__Problem 1__. Repeat the passage of the hash join discussion that begins with the words containing "That might work" and ends with "of callbacks instead...".
__Problem 2__. Decide whether each statement agrees with the hash join discussion, and answer yes or no with the words from the text that settle it: (a) the unquoted lines state that single-batch hash joins can become multi-batch hash joins at execution time; (b) the unquoted lines agree that the HASHPATH_TABLE_SHARED_SERIAL path should be committed first; (c) the unquoted lines promise to add tests.

__Page extract__.

That might work for the leader but maybe not for workers (?)

> Alternatively we could make it a full-blown thing like ExecInitNode()
> that every node needs to implement, but that seems a bit painful.
>
> Or have I missed something here?

Let me try a couple of ideas and get back to you.

> Random aside: Wondered before if having to provide all executor
> callbacks is a weakness of our executor integration, and whether it
> shouldn't be a struct of callbacks instead...
>
>
> 0008-hj-shared-single-batch-v5.patch
>
> First-off: I wonder if we should get the HASHPATH_TABLE_SHARED_SERIAL
> path committed first. ISTM that's already quite beneficial, and there's
> a good chunk of problems that we could push out initially.

The reason I don't think we can do that is because single-batch hash
joins can turn into multi-batch hash joins at execution time, unless
you're prepared to use unbounded memory in rare cases.  I don't think
that's acceptable.  I had the single batch shared hash code working
reasonably well early on, and then came to understand that it couldn't
really be committed without the full enchilada, because melting your
server is not a reasonable thing to do if the estimates are off.  Then
I spent a really long time battling with the multi-batch case to get
here!

> This desperately needs tests.

Will add.

__Crawled caption data__.
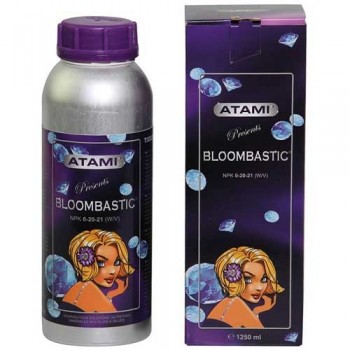 BloomBastic Atami 5,5 L - Additif pour la floraison
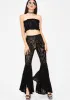 Gossip Column Tube Top sold by Dolls Kill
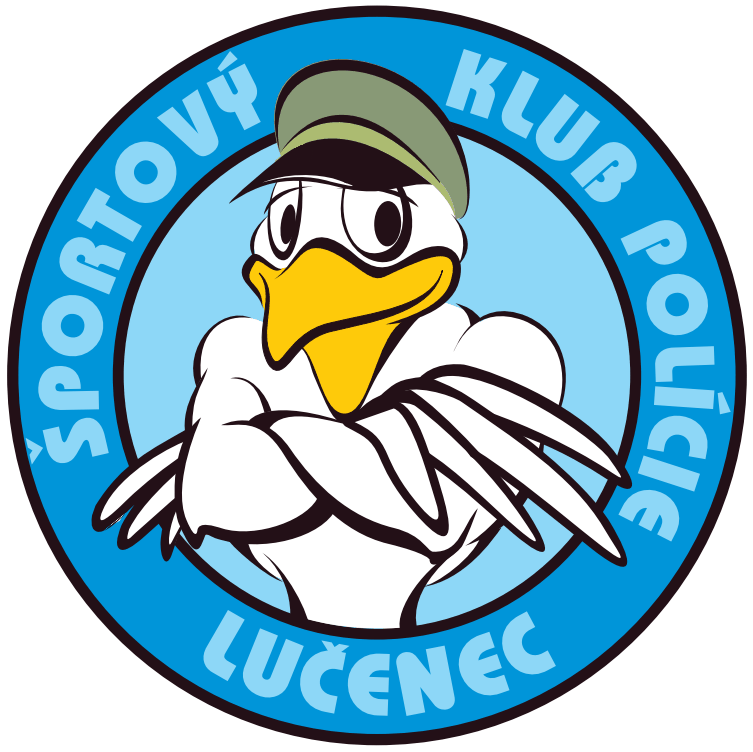 ŠKP Lučenec - logo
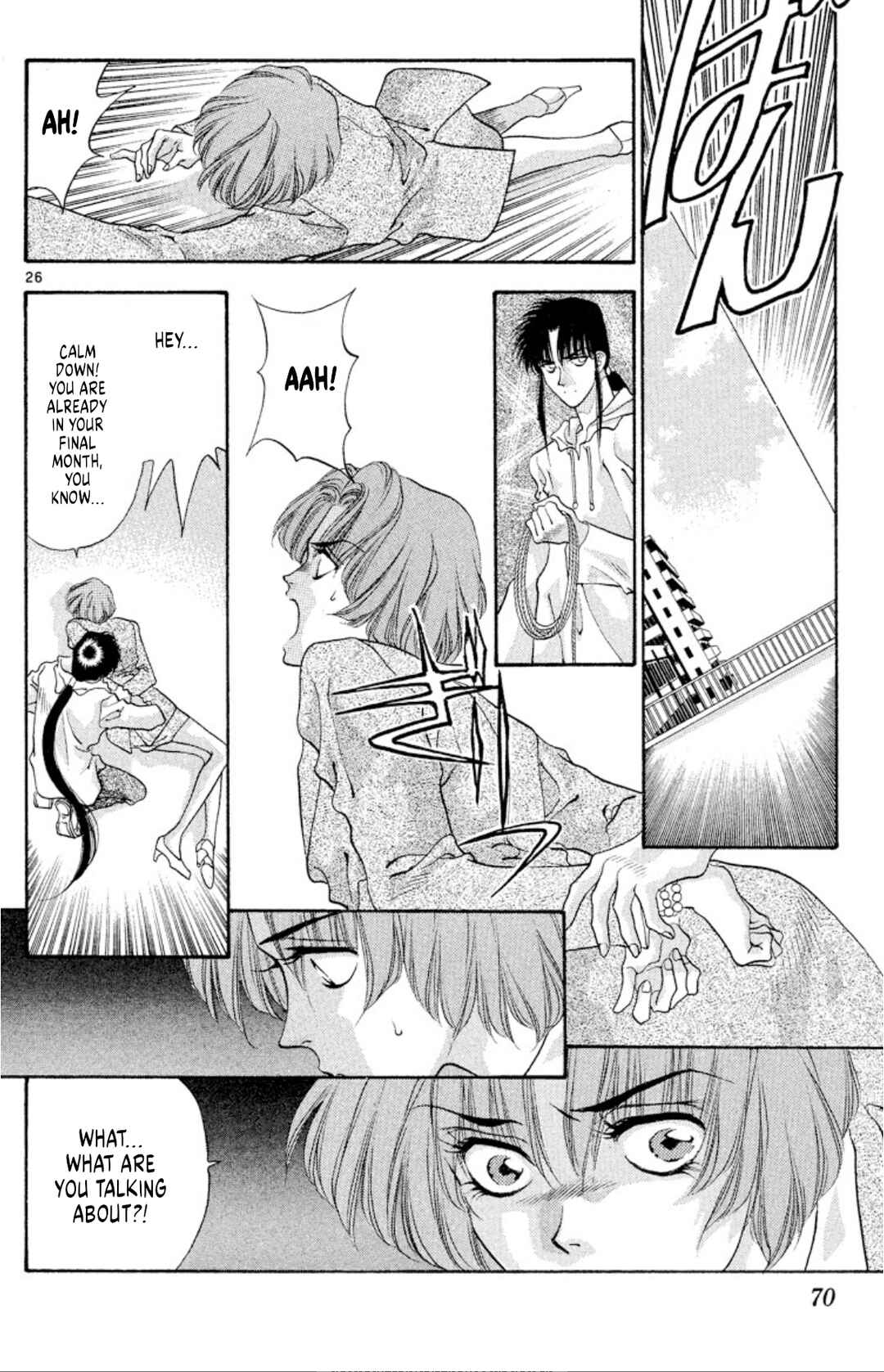 Chapter 51 - Page 26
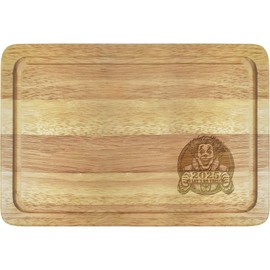 'Clown New Year 2025' Wooden Chopping/Cutting Board (WB00084367)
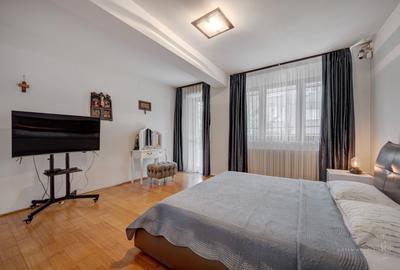 Casă individuală cu 7 camere cu Canalizare în Unirii - 29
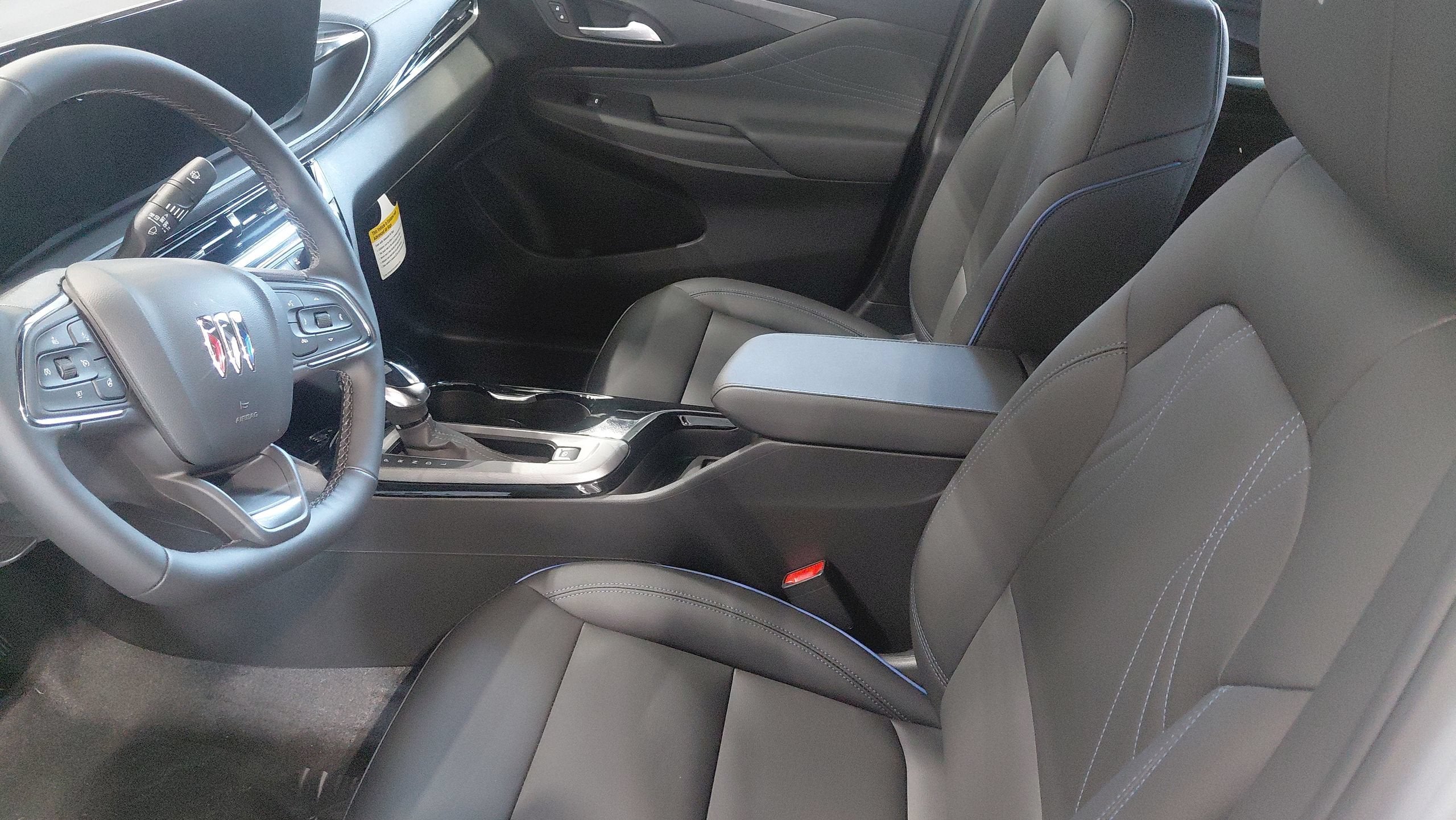 2026 Buick Envista Sport Touring - Photo 11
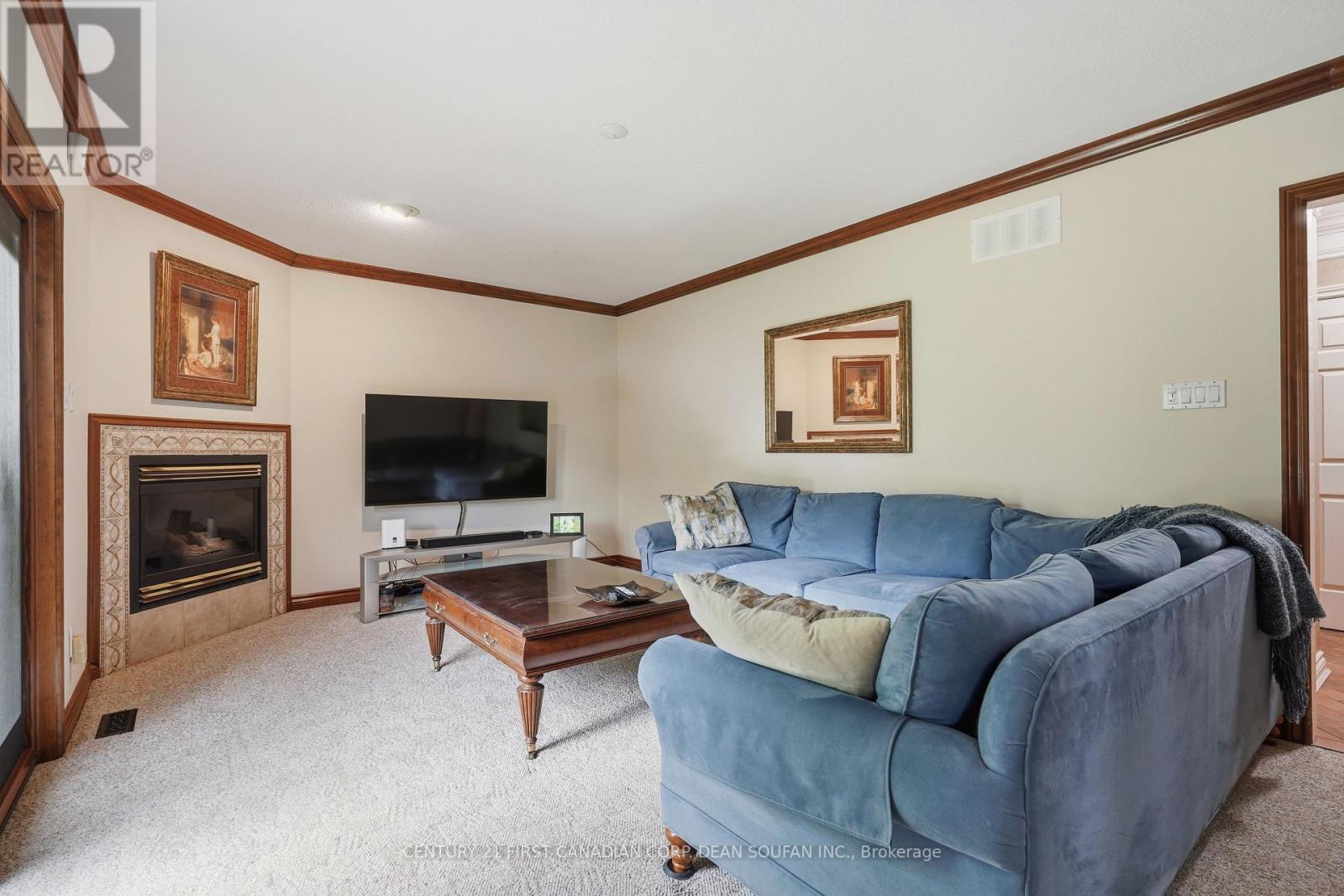64 Wynfield Lane, Middlesex Centre, Ontario  N6H 5L2 - Photo 15 - X13500414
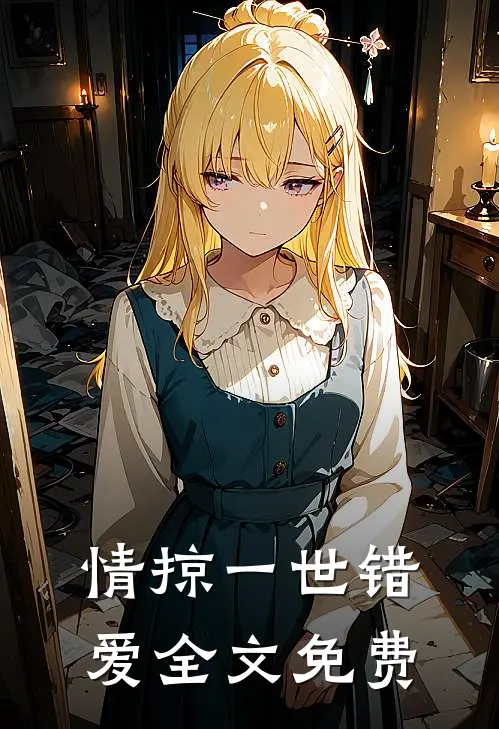 情掠一世错爱全文免费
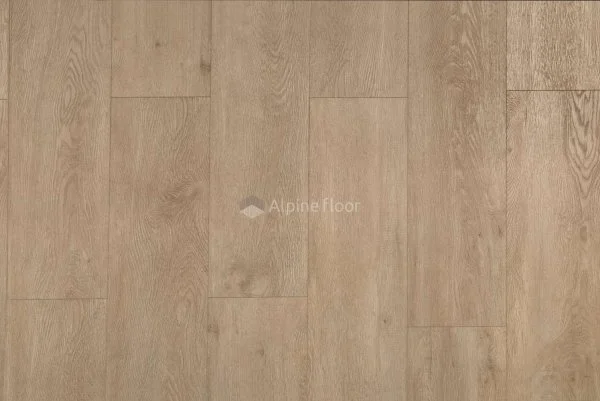 Каменно-полимерная плитка Alpine Floor Grand Sequoia Light Камфора ECO 11-501 3.5мм, 34 класс в Нижнем Тагиле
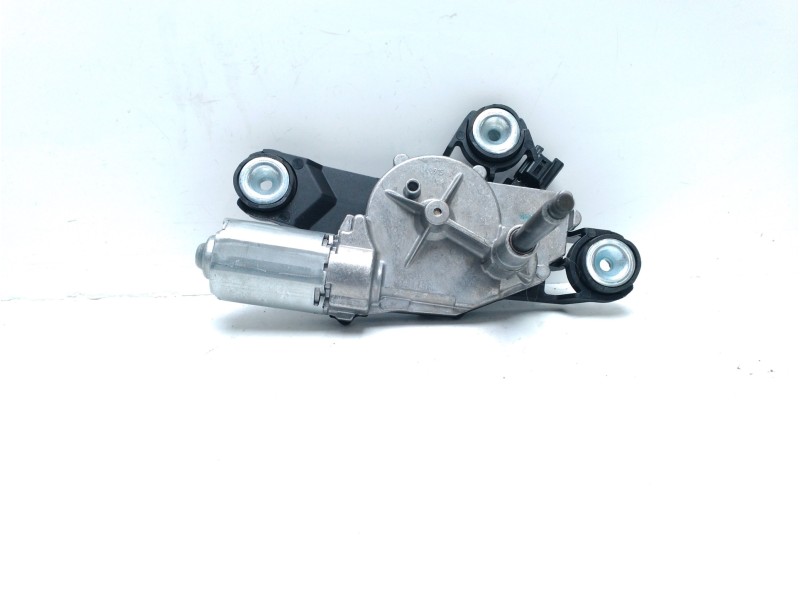 Recambio de motor limpia trasero para ford focus berlina (cap) ghia referencia OEM IAM 1689913 30763683 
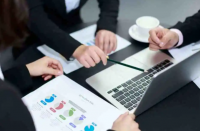 App Store 搜索實際上是最有效的流量來源，代運營公司排名！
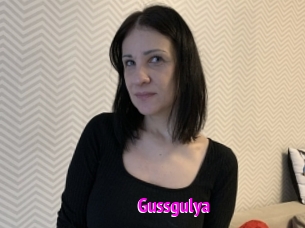 Gussgulya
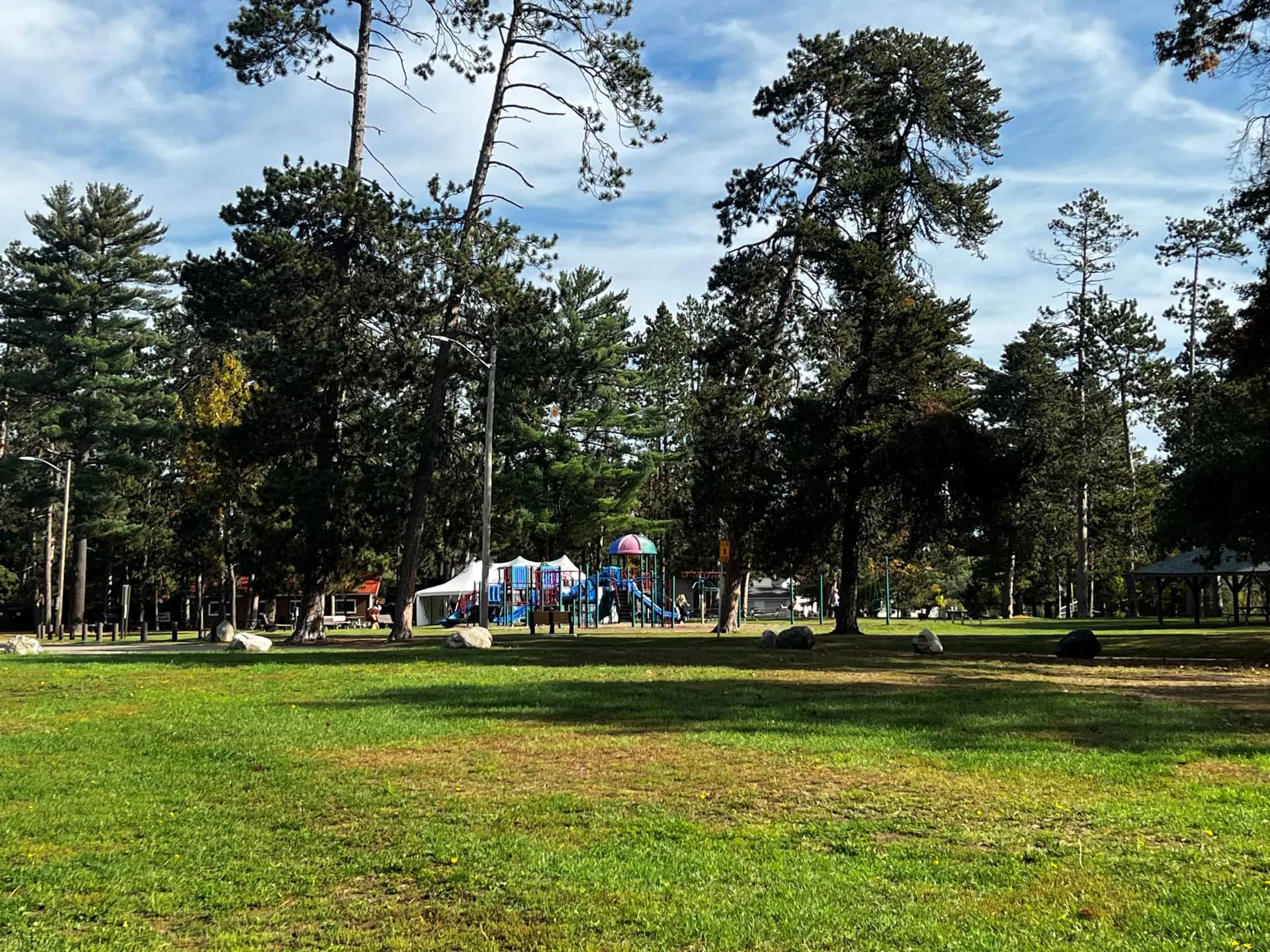 Pioneer Park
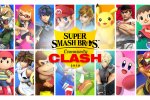 Super Smash Bros. Ultimate, Community Clash 2019: il 20 aprile le finali a Milano - Notizia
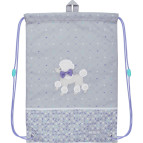Сумка для обуви Kite мод 600 Education Cute Dog K22-600M-1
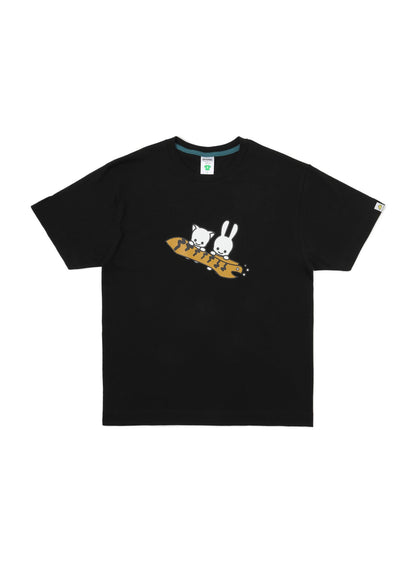 S/S Tee ウツボ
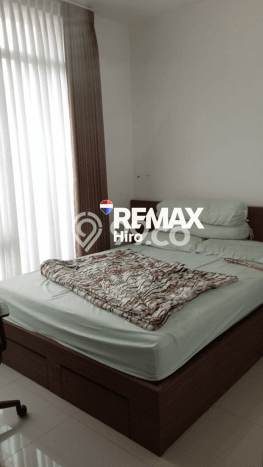 Hunian Apartemen Ideal untuk Dijual di Jakarta Barat dengan 2 Kamar Hunian Apartemen Ideal untuk Dijual di Jakarta Barat dengan 2 Kamar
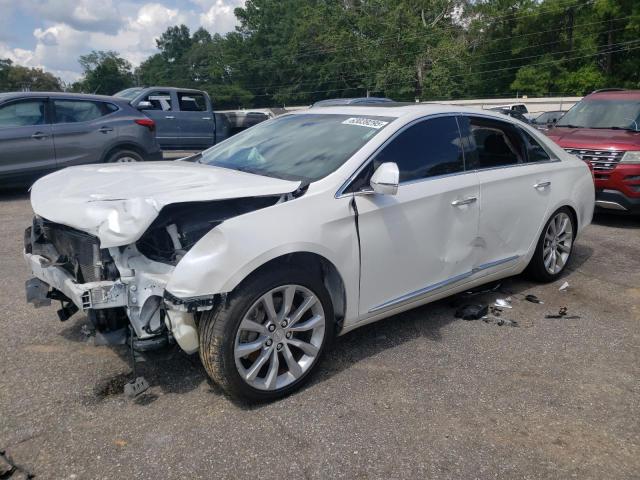  Salvage Cadillac XTS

__Answer box 1__.
That might work for the leader but maybe not for workers (?)

> Alternatively we could make it a full-blown thing like ExecInitNode()
> that every node needs to implement, but that seems a bit painful.
>
> Or have I missed something here?

Let me try a couple of ideas and get back to you.

> Random aside: Wondered before if having to provide all executor
> callbacks is a weakness of our executor integration, and whether it
> shouldn't be a struct of callbacks instead...

__Answer box 2__.
(a) Yes: "single-batch hash joins can turn into multi-batch hash joins at execution time"
(b) No: "The reason I don't think we can do that"
(c) Yes: "Will add."